Her historical story chronicles the bravery of the Angami warriors of Khonoma in resisting forced recruitment as labourers by the British. Outnumbered and outgunned, they battled for four long months till signing a peace treaty on 27 March 1880.
The book is acclaimed for its deep research infused with local lore and beautiful prose.
Kire’s other works have won numerous awards that include The Hindu Literary Prize (2013), Bal Sahitya Puraskar (2018) among others.
Temporary People by Deepak Unnikrishnan
Published by: Restless Books
Temporary People is a fictionalized account of workers that make up 80% of the UAE’s population, but are not permitted to make themselves at home. Born and raised in UAE himself, Deepak Unnikrishnan debuts with a collection of 28 stories that are hard-hitting yet hopeful. Each is a reflection on the plight of a marginalized majority, and how a treatment as mere long-term guests affects their sense of self. Narrated in English with some of Malayalee and Arabic thrown in the mix, the writing style of this diasporic work is evocative of Salman Rushdie and Kafka.
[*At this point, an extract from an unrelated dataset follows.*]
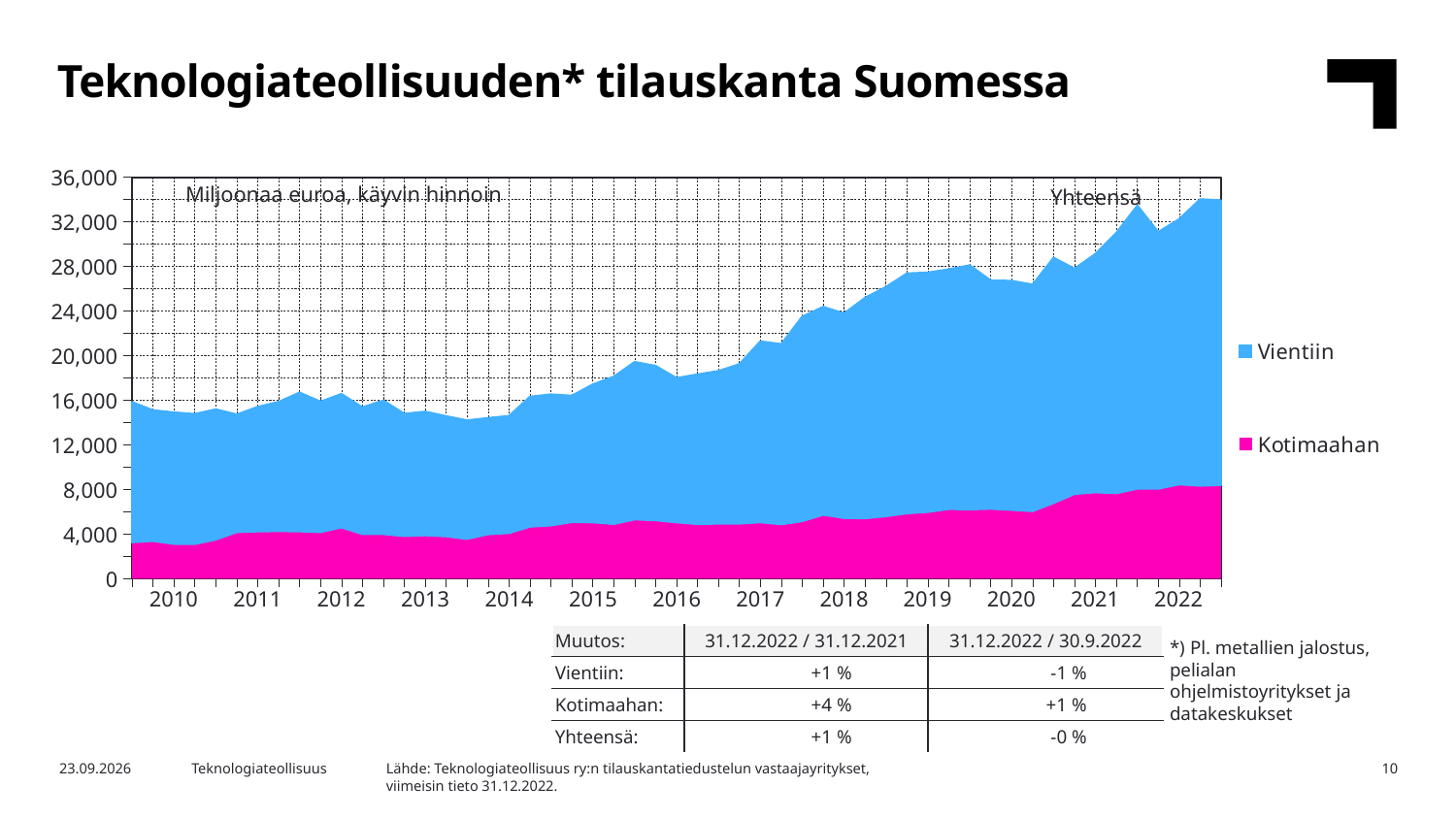
Which colour represents the Kotimaahan series in the chart? Magenta (pink) Is the total value (Yhteensä) in 2016 greater or less than 28,000? less Is the Kotimaahan value at the start of 2010 greater or less than 4,000? less Is the Kotimaahan value at the end of 2022 greater or less than 4,000? greater Which series is larger at the end of 2022, Vientiin or Kotimaahan? Vientiin What are the two series named in the chart legend? Vientiin and Kotimaahan What kind of chart is shown on the slide? Stacked area chart Does the total order book (Yhteensä) rise or fall overall from 2010 to 2022? Rise How many series does the chart legend list? 2 How many years are labelled on the x axis of the chart? 13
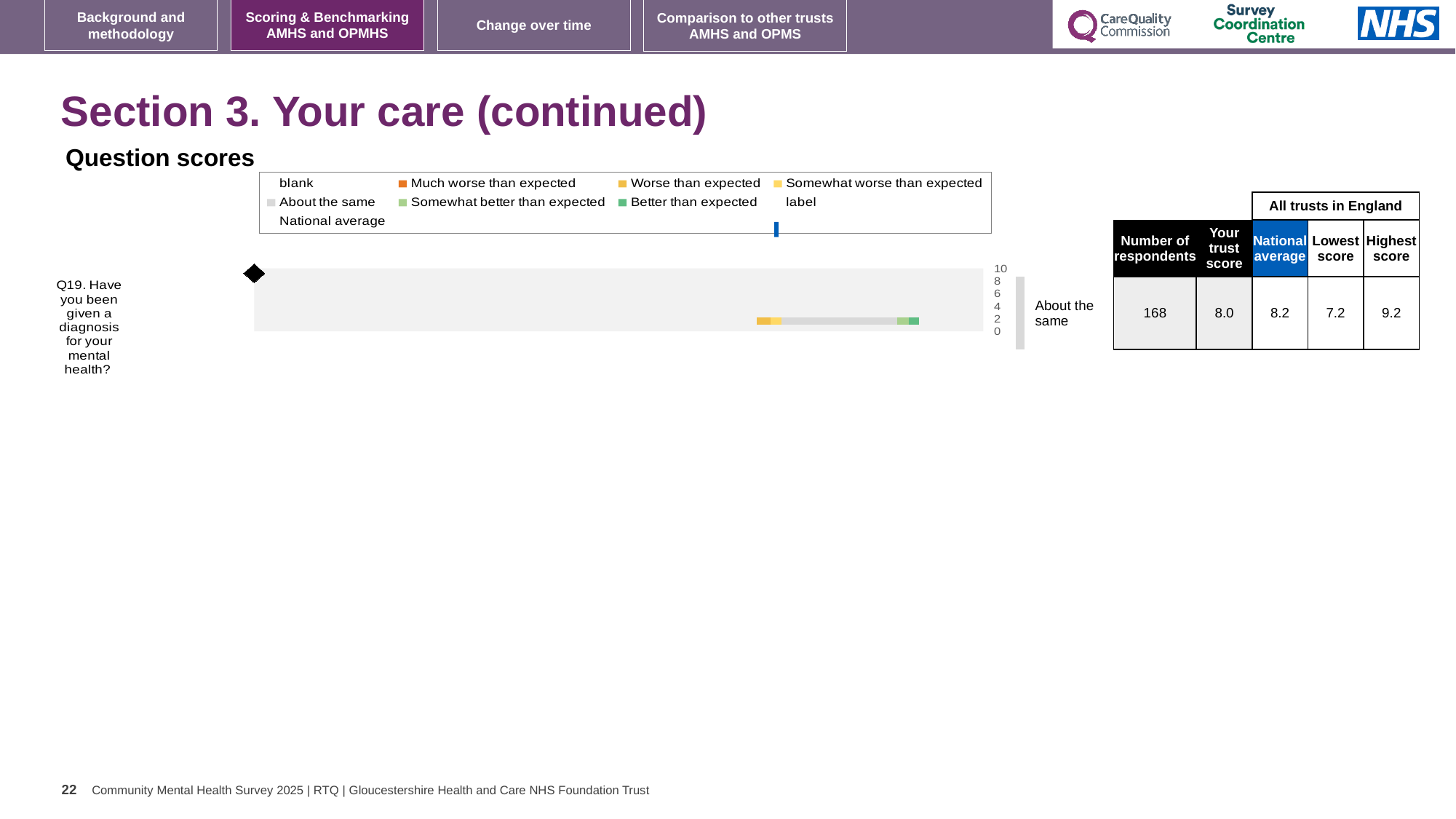
What is the national average for Q19 shown in the table? 8.2 How many respondents answered Q19? 168 Which is larger for Q19, the trust score or the national average? national average What is the lowest score among all trusts in England for Q19? 7.2 What is the maximum value shown on the chart's vertical axis? 10 What is the trust score for Q19 shown in the table? 8.0 What benchmark category is shown next to the bar for Q19? About the same What is the difference between the highest and lowest scores for Q19 across all trusts in England? 2.0 What is the highest score among all trusts in England for Q19? 9.2 Which question is plotted in the 'Question scores' chart? Q19. Have you been given a diagnosis for your mental health? What kind of chart is shown under 'Question scores'? bar chart How many questions are plotted in the 'Question scores' chart? 1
The Twentieth Wife by Indu Sundaresan
Published by: Harper Collins
Jehangir’s 20th marriage was the first out of love. Part one of the Taj Mahal trilogy, The Twentieth Wife traces his love story with India’s legendary empress – Nur Jahan. Born to Persian refugees as Mehrunnisa, meaning ‘Sun of Women,’ Nur Jahan is touted as the veiled influence on the course of the Mughal empire.
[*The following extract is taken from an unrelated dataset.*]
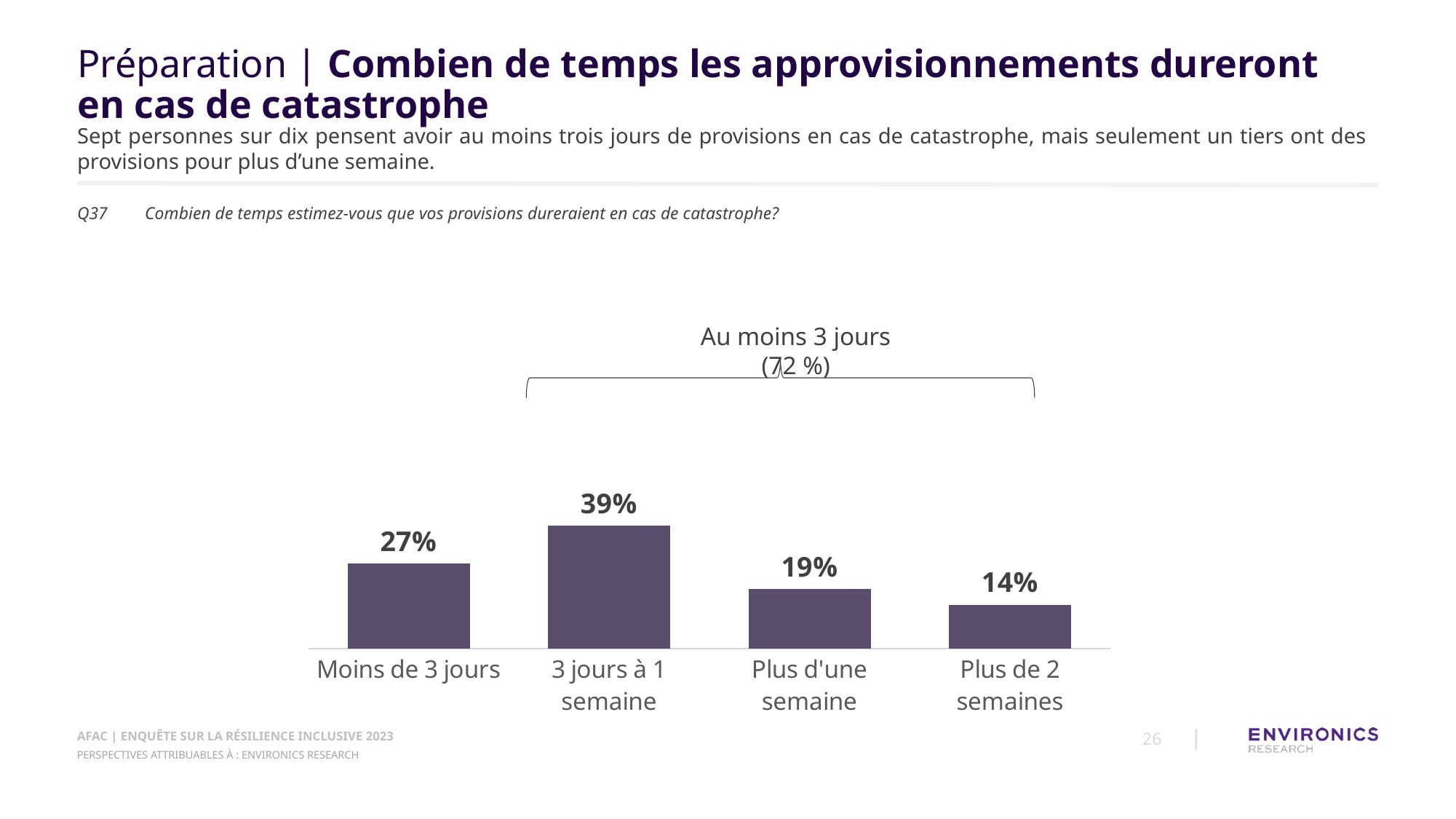
What kind of chart is shown on the slide? Bar chart What is the difference between the values for "Plus d'une semaine" and "Plus de 2 semaines"? 5% What is the value for "Plus d'une semaine"? 19% What is the difference between the values for "3 jours à 1 semaine" and "Moins de 3 jours"? 12% What percentage does the bracket labelled "Au moins 3 jours" above the chart show? 72 % How many categories are shown in the chart? 4 Which category has the lowest value? Plus de 2 semaines What is the value for "Moins de 3 jours"? 27% Which is larger, the value for "Moins de 3 jours" or the value for "Plus d'une semaine"? Moins de 3 jours What is the value for "3 jours à 1 semaine"? 39% Which category has the highest value? 3 jours à 1 semaine What is the value for "Plus de 2 semaines"? 14%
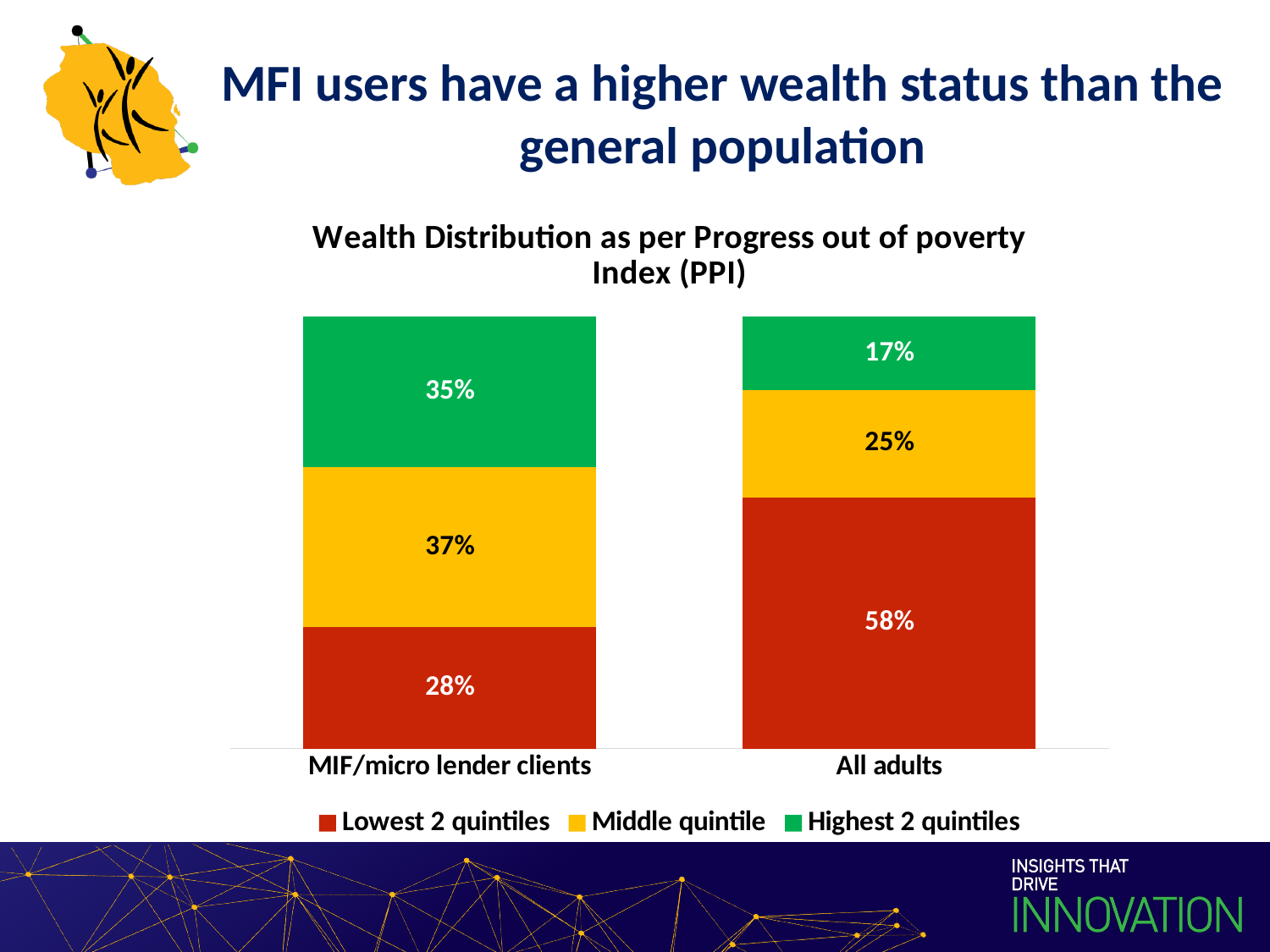
What is the Middle quintile value for All adults? 25% Which category has the higher Lowest 2 quintiles share, MIF/micro lender clients or All adults? All adults What percentage of MIF/micro lender clients are in the Lowest 2 quintiles? 28% How many categories are shown on the x axis? 2 What is the difference between the Lowest 2 quintiles share for All adults and for MIF/micro lender clients? 30% What type of chart is shown? Stacked bar chart What is the Highest 2 quintiles value for MIF/micro lender clients? 35% What percentage of All adults are in the Highest 2 quintiles? 17% Which segment is the smallest in the All adults bar? Highest 2 quintiles Which segment is the largest in the All adults bar? Lowest 2 quintiles What is the difference between the Highest 2 quintiles share for MIF/micro lender clients and for All adults? 18% How many series does the legend list? 3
Nur Jahan was an eight-year-old guest at Jehangir’s wedding when she decided she would marry him one day. She overcame a loveless first marriage and resistance from the king’s quarters to win his heart.
A keenly researched historical account, Indian-American author Indu Sundaresan’s debut book captures the majesty of the Mughal empire and serves it with the relish of a harem gossip. Uncovering a lesser-known 17th century period, the novel is bound to enthral history lovers.
A Sin of Colour by Sunetra Gupta
Published by: Penguin Books
Sunetra Gupta is a British-Indian epidemiologist, professor at the University of Oxford and a Sahitya Akademi Awardee among other recognitions.
A Sin of Colour, nominated for the Orange Prize, is the Roy family’s tale that spans across three generations. The second son Debendranath is in love with his elder brother’s wife. One day, he disappears mysteriously in England in 1975, leaving his own wife yearning for affection. Presumed to be dead, it is his niece who unearths the truth in Calcutta 20 years later.
Narrated seamlessly through flashbacks, Gupta’s narrative is unconventional, evocative, and elegant.
All About H. Hatterr by G. V. Desani
Published by: Aleph Book Company
This is an acclaimed classic published in 1948. It narrates the quest of H. Hatter, an Anglo-Malay man educated in Calcutta, to discover spirituality. He visits seven sages in seven Oriental cities. Each lesson triggers an eccentric and hilarious adventure which the protagonist survives by a hair’s breadth.
Hailed by authors both in the East and West, this modernist literature caught the attention of leading contemporaries. The inspired use of language awed many, with Salman Rushdie calling it ‘the first genuine effort to go beyond the Englishness of the English language.’